China was able to achieve its economic miracle by loosening its market and turning away from Marxism and toward capitalism without initiating political reform. This event has gone against trends of other countries democratizing after attaining significant economic growth. China does not require democratization to continue growing economically and to remain stably under the control of the CCP. The stable growth China will experience after it transitions to a consumption economy will increase standards of living and pull even more people out of poverty, so there will little social disruption or need to overthrow the government. This is not to say that China will not democratize far in the future once the country has been a stable, consumption economy for longer. At this stage, citizens used to higher standards of living will perhaps want more political freedoms.

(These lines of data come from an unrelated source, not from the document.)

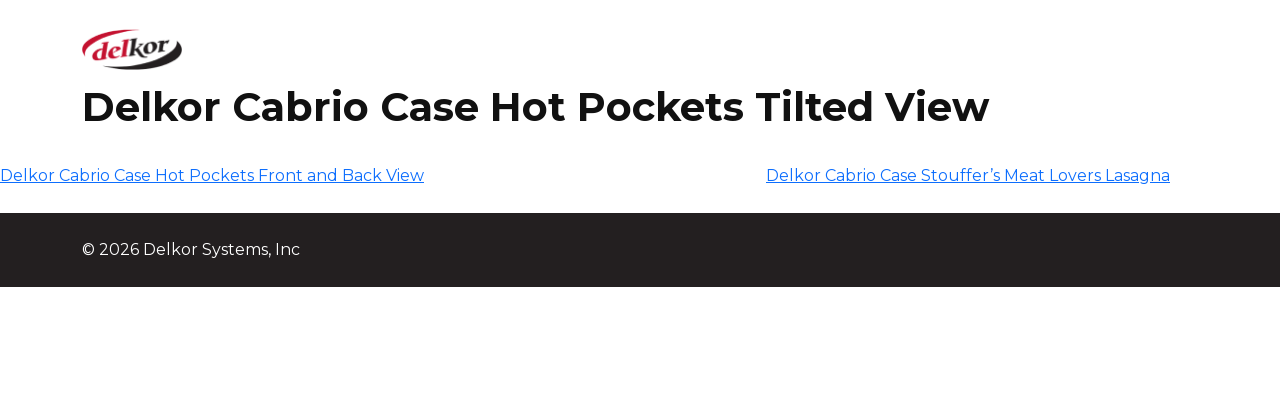

--- FILE ---
content_type: application/javascript
request_url: https://discoverunplugged.com/wp-content/themes/delkorhub/assets/scripts/project.min.js?ver=1.1.0
body_size: 2181
content:
"use strict";jQuery(window).on("load",function(){var iframe=document.getElementById("g-recaptcha-response-100000");iframe&&(iframe.setAttribute("aria-hidden","true"),iframe.setAttribute("aria-label","do not use"),iframe.setAttribute("aria-readonly","true"));iframe=jQuery(".grecaptcha-logo iframe");iframe&&iframe.attr("title","Protected by reCaptcha")}),document.body.className=document.body.className.replace("no-js","js"),function($){$(window).on("load",function(){var wpcf7Elm=document.querySelector(".wpcf7"),screenReaderResponse=$(".screen-reader-response");function cf7ResponseMessage(){var response=$(".wpcf7-response-output");document.querySelector(".wpcf7")&&(response.attr("role","status"),response.attr("aria-hidden","false"))}document.querySelector(".wpcf7")&&(screenReaderResponse.attr("aria-hidden","true"),wpcf7Elm.addEventListener("wpcf7invalid",function(event){var error=$(".wpcf7-not-valid-tip"),message=$(".wpcf7-response-output"),badInput=$('input[aria-invalid="true"]');message.attr("role","alert"),error.removeAttr("aria-hidden"),badInput.removeAttr("aria-describedby"),setTimeout(function(){document.querySelector('input[aria-invalid="true"]').focus()},100)},!1)),document.addEventListener("wpcf7invalid",cf7ResponseMessage,!1),document.addEventListener("wpcf7spam",cf7ResponseMessage,!1),document.addEventListener("wpcf7mailfailed",cf7ResponseMessage,!1),document.addEventListener("wpcf7mailsent",cf7ResponseMessage,!1)})}(jQuery),function(){var isWebkit=-1<navigator.userAgent.toLowerCase().indexOf("webkit"),isOpera=-1<navigator.userAgent.toLowerCase().indexOf("opera"),isIe=-1<navigator.userAgent.toLowerCase().indexOf("msie");(isWebkit||isOpera||isIe)&&document.getElementById&&window.addEventListener&&window.addEventListener("hashchange",function(){var element,id=location.hash.substring(1);/^[A-z0-9_-]+$/.test(id)&&(element=document.getElementById(id))&&(/^(?:a|select|input|button|textarea)$/i.test(element.tagName)||(element.tabIndex=-1),element.focus())},!1)}(),window.wdsWindowReady={},function(window,$,app){app.init=function(){app.cache(),app.bindEvents()},app.cache=function(){app.$c={window:$(window),body:$(document.body)}},app.bindEvents=function(){app.$c.window.load(app.addBodyClass)},app.addBodyClass=function(){app.$c.body.addClass("ready")},$(app.init)}(window,jQuery,window.wdsWindowReady);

It is argued by Strambough, however, that China requires political reform in order to have an innovative, sustainable economy. Mr. Strambough cites political corruption, a slowing economy, the loss of effectiveness of propaganda, and increased political repression as reasons for China’s need to democratize. Political corruption, however, will only pose a serious threat to China if it should impede economic progress, as princelings will be unwilling to give up control of special economic zones (Wang, Lecture). A slow economy, however, will force reform, as a serious economic slowdown would result in a loss of power of the CCP should its members not comply to reforms. While repression does prevent the easy flow of knowledge, the Chinese internet is open enough to continue to allow economic innovation . Additionally, CCP legitimacy is now based on economic progress and nationalism, not traditional ideological propaganda. Strambough’s concerns that China must democratize to continue flourishing is faulted in that China need only further reform itself economically to maintain stability and CCP control.

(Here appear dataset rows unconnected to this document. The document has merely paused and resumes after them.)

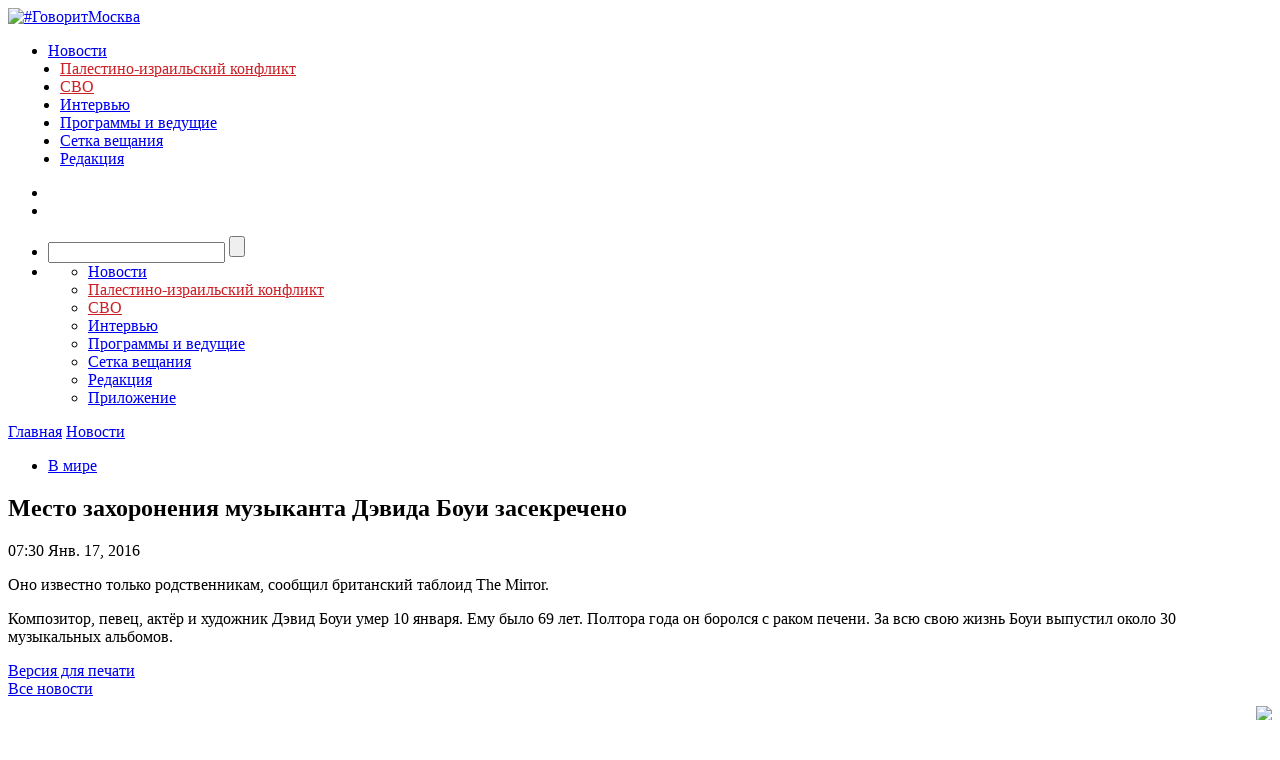

--- FILE ---
content_type: text/javascript; charset=utf-8
request_url: https://rb.infox.sg/json?id=3904&adblock=false&o=0
body_size: 5605
content:
[{"img": "https://rb.infox.sg/img/901170/image_402.jpg?232", "width": "300", "height": "185", "bg_hex": "#251F22", "bg_rgb": "37,31,34", "text_color": "#fff", "timestamp": "1769778886282", "created": "1769774745491", "id": "901170", "title": "Путин провернул блестящий трюк с замороженными активами России", "category": "others", "body": "Россия провернула блестящий трюк со своими замороженными активациями. Такими выводами поделились политические аналитики из Китая.", "source": "abnews.ru", "linkTarget": "byDefault", "url": "//rb.infox.sg/click?aid=901170&type=exchange&id=3904&su=aHR0cHM6Ly9jaXMuaW5mb3guc2cvb3RoZXJzL25ld3MvNXFKTzAvP3V0bV9zb3VyY2U9Z292b3JpdG1vc2t2YS5ydSZ1dG1fY2FtcGFpZ249MzkwNCZ1dG1fbWVkaXVtPWV4Y2hhbmdlJnV0bV9jb250ZW50PWFibmV3cy5ydSZpZD1nb3Zvcml0bW9za3ZhLnJ1"}, {"img": "https://rb.infox.sg/img/901159/image_402.jpg?348", "width": "300", "height": "185", "bg_hex": "#3B401C", "bg_rgb": "59,64,28", "text_color": "#fff", "timestamp": "1769778886282", "created": "1769774212945", "id": "901159", "title": "Российское село заставило блогершу поверить в чудо", "category": "others", "body": "Тревел-блогерша Елена Лисейкина описала село Палех как место, где она почувствовала себя Алисой в стране чудес.", "source": "abnews.ru", "linkTarget": "byDefault", "url": "//rb.infox.sg/click?aid=901159&type=exchange&id=3904&su=aHR0cHM6Ly9jaXMuaW5mb3guc2cvb3RoZXJzL25ld3MvNXFPWXEvP3V0bV9zb3VyY2U9Z292b3JpdG1vc2t2YS5ydSZ1dG1fY2FtcGFpZ249MzkwNCZ1dG1fbWVkaXVtPWV4Y2hhbmdlJnV0bV9jb250ZW50PWFibmV3cy5ydSZpZD1nb3Zvcml0bW9za3ZhLnJ1"}, {"img": "https://rb.infox.sg/img/901171/image_402.jpg?962", "width": "300", "height": "185", "bg_hex": "#35261D", "bg_rgb": "53,38,29", "text_color": "#fff", "timestamp": "1769778886282", "created": "1769774782550", "id": "901171", "title": "Священники пояснили, можно ли размещать фото на могилах", "category": "others", "body": "Размещение фотографий усопших на могильных крестах не относится к древним христианским обычаям и стало распространенным лишь в советское время, рассказали", "source": "abnews.ru", "linkTarget": "byDefault", "url": "//rb.infox.sg/click?aid=901171&type=exchange&id=3904&su=aHR0cHM6Ly9jaXMuaW5mb3guc2cvb3RoZXJzL25ld3MvNXFKZXgvP3V0bV9zb3VyY2U9Z292b3JpdG1vc2t2YS5ydSZ1dG1fY2FtcGFpZ249MzkwNCZ1dG1fbWVkaXVtPWV4Y2hhbmdlJnV0bV9jb250ZW50PWFibmV3cy5ydSZpZD1nb3Zvcml0bW9za3ZhLnJ1"}, {"img": "https://rb.infox.sg/img/901161/image_402.jpg?176", "width": "300", "height": "185", "bg_hex": "#182C2C", "bg_rgb": "24,44,44", "text_color": "#fff", "timestamp": "1769778886282", "created": "1769774395794", "id": "901161", "title": "Люди живут как в 19 веке: турист о Центральной России", "category": "others", "body": "Тревел-блогер Марк Еремин после поездки по Костромской области заявил, что регион словно застыл в XIX веке.", "source": "abnews.ru", "linkTarget": "byDefault", "url": "//rb.infox.sg/click?aid=901161&type=exchange&id=3904&su=aHR0cHM6Ly9jaXMuaW5mb3guc2cvb3RoZXJzL25ld3MvNXFPaFMvP3V0bV9zb3VyY2U9Z292b3JpdG1vc2t2YS5ydSZ1dG1fY2FtcGFpZ249MzkwNCZ1dG1fbWVkaXVtPWV4Y2hhbmdlJnV0bV9jb250ZW50PWFibmV3cy5ydSZpZD1nb3Zvcml0bW9za3ZhLnJ1"}, {"img": "https://rb.infox.sg/img/901166/image_402.jpg?150", "width": "300", "height": "185", "bg_hex": "#031A0B", "bg_rgb": "3,26,11", "text_color": "#fff", "timestamp": "1769778886282", "created": "1769774563845", "id": "901166", "title": "Sohu: Британия лишилась десятков тонн российского золота", "category": "others", "body": "Великобритания лишилась десятков тонн российского золота. Такими выводами поделились журналисты из КНР.", "source": "abnews.ru", "linkTarget": "byDefault", "url": "//rb.infox.sg/click?aid=901166&type=exchange&id=3904&su=aHR0cHM6Ly9jaXMuaW5mb3guc2cvb3RoZXJzL25ld3MvNXFNbGcvP3V0bV9zb3VyY2U9Z292b3JpdG1vc2t2YS5ydSZ1dG1fY2FtcGFpZ249MzkwNCZ1dG1fbWVkaXVtPWV4Y2hhbmdlJnV0bV9jb250ZW50PWFibmV3cy5ydSZpZD1nb3Zvcml0bW9za3ZhLnJ1"}, {"img": "https://rb.infox.sg/img/896578/image_402.jpg?231", "width": "300", "height": "185", "bg_hex": "#DA8B10", "bg_rgb": "218,139,16", "text_color": "#000", "timestamp": "1769778886282", "created": "1768394368286", "id": "896578", "title": "От России такой наглости не ожидали: Америку ждут неприятности", "category": "politics", "body": "Четыре из 16 ракет Tomahawk, выпущенные США по террористам в Нигерии в конце декабря, не сдетонировали, сообщает газета Washington Post", "source": "ria.ru", "linkTarget": "byDefault", "url": "//rb.infox.sg/click?aid=896578&type=exchange&id=3904&su=aHR0cHM6Ly9jaXMuaW5mb3guc2cvb3RoZXJzL25ld3MvNW4wdjYvP3V0bV9zb3VyY2U9Z292b3JpdG1vc2t2YS5ydSZ1dG1fY2FtcGFpZ249MzkwNCZ1dG1fbWVkaXVtPWV4Y2hhbmdlJnV0bV9jb250ZW50PXJpYS5ydSZpZD1nb3Zvcml0bW9za3ZhLnJ1"}]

While China is entering a precarious time, facing environmental degradation, inequality and economic and nationalistic threats, China is equipped to handle these issues effectively. As long as China initiates more market reforms, the economy will continue growing and the CCP will remain in control. The other issues such as environmental degradation and inequality are all quelled by economic growth and reform, therefore not requiring democratization or political reform. The threat of nationalism is a hollow one, also not requiring political reform. All of these aforementioned threats to China can be traced back to the economy; therefore, as long as reforms continue the economic progress, democratization is not needed and China will remain strong and stable under the CCP.